LANs often use the Ethernet protocol local wire networks with
    Carrier Sense Multiple Access (CSMA) and
    Collision detection (CD) and
    exponential backoff
developed origunally for satelite networks (Aloha net in Hawaii).

The ethernet protocol is a broadcast protocol, versus a point-topoint protocol. Thet protocols differ in terms of

  1. Security
  2. Cost reimbursement. Alternatives are:
    1. Receiver pays: Voluntary subscription. Example: Public TV - PBS.
    2. Receiver pays: Required subscription, controlled access. Example: Stanford SITN.
    3. Receiver pays: Government levies taxes or fees. Example: British, Dutch TV.
    4. Sender pays: Corporate or organizational support. Example: churches.
    5. Sender pays: Government supports sender. Example: Voice of America.
    6. Sender pays: Commercial tax on sales.
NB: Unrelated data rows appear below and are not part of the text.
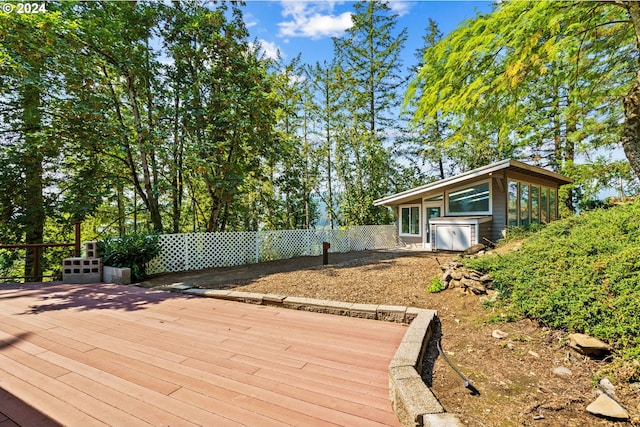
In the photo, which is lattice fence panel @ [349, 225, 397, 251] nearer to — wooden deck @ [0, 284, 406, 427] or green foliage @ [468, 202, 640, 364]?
green foliage @ [468, 202, 640, 364]

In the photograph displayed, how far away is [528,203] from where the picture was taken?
9766 mm

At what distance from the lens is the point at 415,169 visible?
17.5 m

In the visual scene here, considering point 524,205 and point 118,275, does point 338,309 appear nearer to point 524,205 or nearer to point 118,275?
point 118,275

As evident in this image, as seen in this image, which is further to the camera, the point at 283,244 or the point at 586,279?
the point at 283,244

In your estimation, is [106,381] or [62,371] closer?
[106,381]

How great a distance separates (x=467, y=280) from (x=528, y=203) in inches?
310

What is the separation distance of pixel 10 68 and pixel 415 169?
672 inches

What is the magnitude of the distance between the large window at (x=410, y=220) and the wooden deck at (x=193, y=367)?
30.8 ft

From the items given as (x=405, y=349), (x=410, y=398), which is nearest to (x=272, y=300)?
(x=405, y=349)

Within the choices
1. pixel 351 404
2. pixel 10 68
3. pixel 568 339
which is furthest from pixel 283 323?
pixel 10 68

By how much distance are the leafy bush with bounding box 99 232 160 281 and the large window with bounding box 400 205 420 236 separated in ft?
31.7

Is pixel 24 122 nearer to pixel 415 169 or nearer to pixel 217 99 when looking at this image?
pixel 217 99

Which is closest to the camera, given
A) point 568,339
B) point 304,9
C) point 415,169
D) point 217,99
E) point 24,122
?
point 568,339

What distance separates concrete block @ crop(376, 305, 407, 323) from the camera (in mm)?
3211
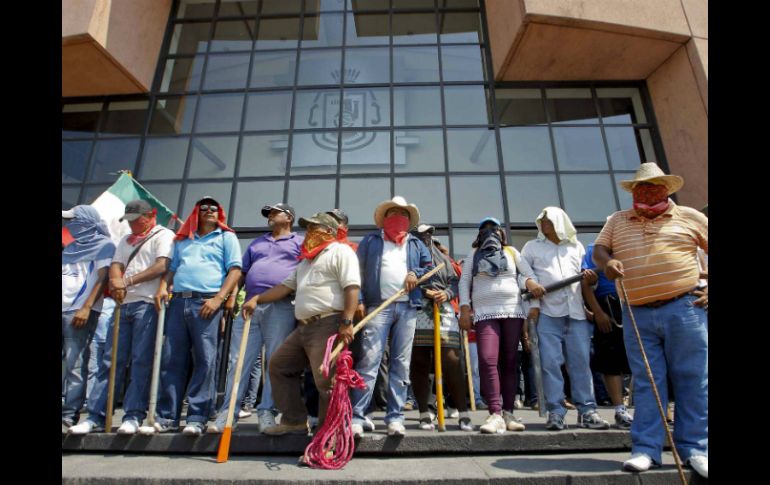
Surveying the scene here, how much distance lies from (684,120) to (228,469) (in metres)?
8.76

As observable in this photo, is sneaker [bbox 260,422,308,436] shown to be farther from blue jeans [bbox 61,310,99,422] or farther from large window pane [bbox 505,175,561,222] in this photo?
large window pane [bbox 505,175,561,222]

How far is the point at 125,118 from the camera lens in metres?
9.34

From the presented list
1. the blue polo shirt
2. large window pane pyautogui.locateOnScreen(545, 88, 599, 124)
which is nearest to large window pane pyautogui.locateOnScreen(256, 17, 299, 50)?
large window pane pyautogui.locateOnScreen(545, 88, 599, 124)

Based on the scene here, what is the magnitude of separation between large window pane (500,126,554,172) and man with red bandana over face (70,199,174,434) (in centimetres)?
611

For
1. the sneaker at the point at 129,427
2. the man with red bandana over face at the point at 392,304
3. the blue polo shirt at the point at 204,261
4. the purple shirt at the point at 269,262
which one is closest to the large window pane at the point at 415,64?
the man with red bandana over face at the point at 392,304

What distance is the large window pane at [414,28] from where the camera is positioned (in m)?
9.68

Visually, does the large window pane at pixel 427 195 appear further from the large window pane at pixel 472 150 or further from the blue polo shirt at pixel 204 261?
the blue polo shirt at pixel 204 261

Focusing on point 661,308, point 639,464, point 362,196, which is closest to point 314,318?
point 639,464

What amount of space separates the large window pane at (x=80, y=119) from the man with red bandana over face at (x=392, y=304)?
777cm

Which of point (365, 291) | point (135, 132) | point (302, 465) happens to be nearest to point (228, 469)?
point (302, 465)
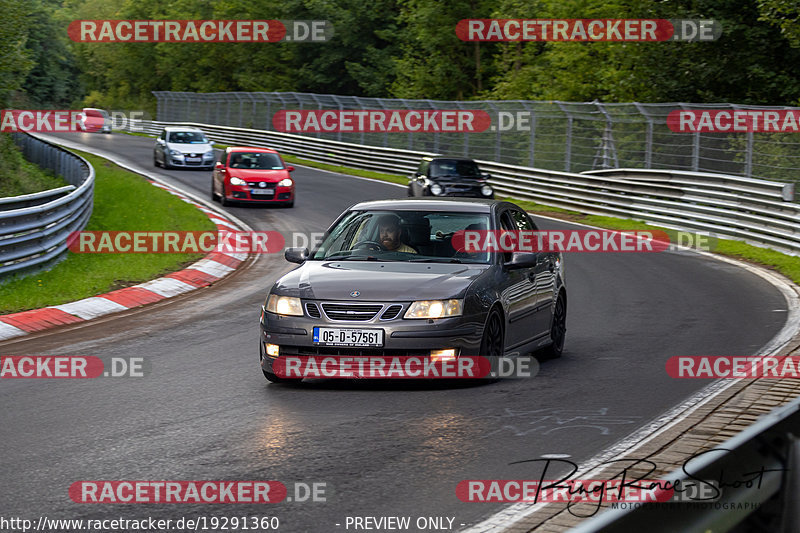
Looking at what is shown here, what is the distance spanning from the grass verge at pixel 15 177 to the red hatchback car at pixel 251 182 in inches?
162

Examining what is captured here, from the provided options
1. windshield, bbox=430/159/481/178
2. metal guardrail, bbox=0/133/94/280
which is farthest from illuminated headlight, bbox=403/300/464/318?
windshield, bbox=430/159/481/178

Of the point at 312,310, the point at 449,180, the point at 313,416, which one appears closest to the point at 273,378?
the point at 312,310

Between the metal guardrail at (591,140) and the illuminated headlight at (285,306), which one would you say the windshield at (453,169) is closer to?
the metal guardrail at (591,140)

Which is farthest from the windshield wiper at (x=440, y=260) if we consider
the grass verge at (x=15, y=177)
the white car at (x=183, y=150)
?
the white car at (x=183, y=150)

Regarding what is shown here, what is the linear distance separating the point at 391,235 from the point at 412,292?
1233mm

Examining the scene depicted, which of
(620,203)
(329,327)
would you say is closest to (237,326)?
(329,327)

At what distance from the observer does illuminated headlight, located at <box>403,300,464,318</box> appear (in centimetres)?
857

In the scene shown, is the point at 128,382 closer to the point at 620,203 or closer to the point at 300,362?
the point at 300,362

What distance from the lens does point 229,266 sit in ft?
61.8

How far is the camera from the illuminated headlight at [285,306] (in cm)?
871

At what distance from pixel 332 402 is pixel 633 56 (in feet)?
95.0

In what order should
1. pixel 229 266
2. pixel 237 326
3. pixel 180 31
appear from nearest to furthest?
1. pixel 237 326
2. pixel 229 266
3. pixel 180 31

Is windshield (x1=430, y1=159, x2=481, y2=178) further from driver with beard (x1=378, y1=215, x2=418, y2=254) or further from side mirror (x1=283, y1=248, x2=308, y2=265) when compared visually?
side mirror (x1=283, y1=248, x2=308, y2=265)

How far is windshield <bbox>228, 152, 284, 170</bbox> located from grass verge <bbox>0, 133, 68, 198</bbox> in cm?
451
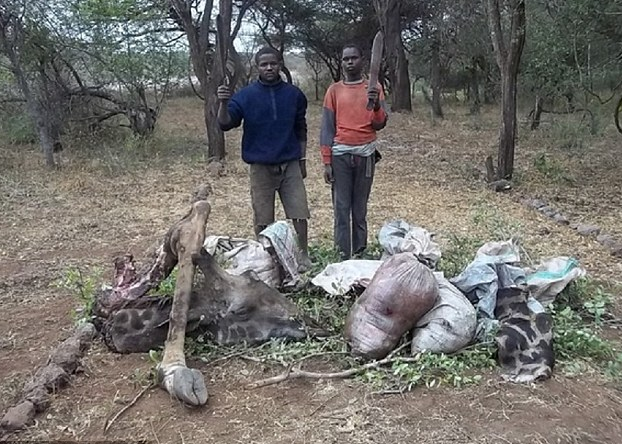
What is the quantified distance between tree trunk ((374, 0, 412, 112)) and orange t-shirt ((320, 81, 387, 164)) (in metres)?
11.2

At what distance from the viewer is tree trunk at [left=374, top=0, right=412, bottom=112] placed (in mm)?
14516

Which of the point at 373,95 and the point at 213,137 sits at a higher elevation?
the point at 373,95

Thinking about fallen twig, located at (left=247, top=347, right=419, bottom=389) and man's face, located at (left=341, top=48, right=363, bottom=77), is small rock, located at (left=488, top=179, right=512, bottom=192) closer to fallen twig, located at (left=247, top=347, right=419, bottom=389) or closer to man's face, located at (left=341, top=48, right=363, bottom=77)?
man's face, located at (left=341, top=48, right=363, bottom=77)

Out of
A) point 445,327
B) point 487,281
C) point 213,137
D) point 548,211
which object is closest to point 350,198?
point 487,281

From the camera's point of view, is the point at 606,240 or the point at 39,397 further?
the point at 606,240

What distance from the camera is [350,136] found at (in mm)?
3932

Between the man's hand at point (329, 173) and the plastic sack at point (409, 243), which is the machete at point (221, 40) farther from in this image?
the plastic sack at point (409, 243)

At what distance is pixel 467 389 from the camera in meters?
2.67

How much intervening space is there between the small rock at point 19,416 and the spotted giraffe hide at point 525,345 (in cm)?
188

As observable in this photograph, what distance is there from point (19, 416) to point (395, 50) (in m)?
13.6

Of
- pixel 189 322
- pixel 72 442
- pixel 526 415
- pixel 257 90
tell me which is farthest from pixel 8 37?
pixel 526 415

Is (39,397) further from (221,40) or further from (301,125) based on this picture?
(221,40)

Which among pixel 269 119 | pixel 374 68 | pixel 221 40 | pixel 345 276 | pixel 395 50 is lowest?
pixel 345 276

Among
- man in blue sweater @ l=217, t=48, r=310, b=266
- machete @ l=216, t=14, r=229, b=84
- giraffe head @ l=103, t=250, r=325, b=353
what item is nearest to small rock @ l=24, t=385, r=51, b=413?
giraffe head @ l=103, t=250, r=325, b=353
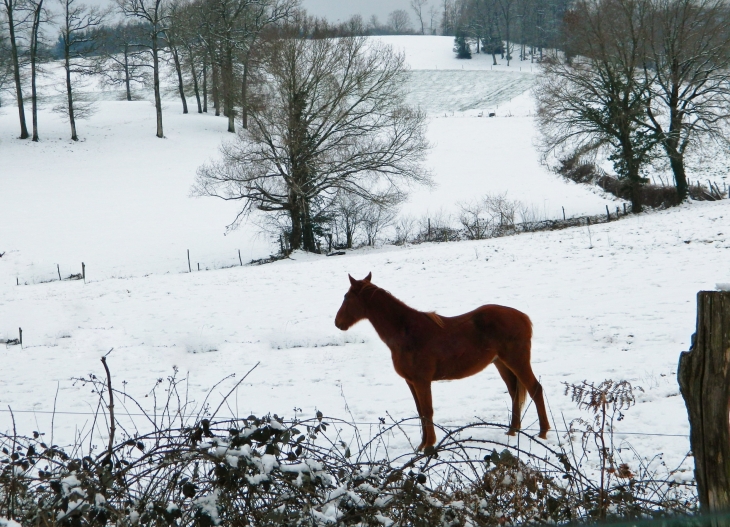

Example:.
    7. Sender pays: Advertising. Example:.
    8. Manufacturer of receiving equipment is taxed: Example: attempted with VCRs, as in ( France).
    9. Manufacturer of receiving supplies: Example: DAT tapes.
    10. others?
    And combinations of these methods.
Their effectiveness differs in media, settings [ref World-wide Wireless magazine ~1910] (social, ubiquity, ...).

Who should get paid: the broadcast service, the contents supplier, ... ? [Napster]. More discussion needed.

Limiting Broadcast Access

Protecting minors versus First-amendment rights. See COPA (Child Online Protection Act ) Commission material.

Distributed, autonomous development

Requests for comments (RFCs) to proposals, collected at SRI International. Implemented and adopted by the community, after discussion, when effective.
Alternate means of developing standards
    Implement, show, convince others of usefullness and leverage
    Committee of wise men, government mandates
    Commercial value of getting one's standard accepted
    Surfeit of standards, confusion, cost, dirty tricks.

Binary Number representation

Counting with only two symbols {0, 1} . (need a reference to reading?).
more in next set of notes

Notes

See class chapter about the Internet and the glossary.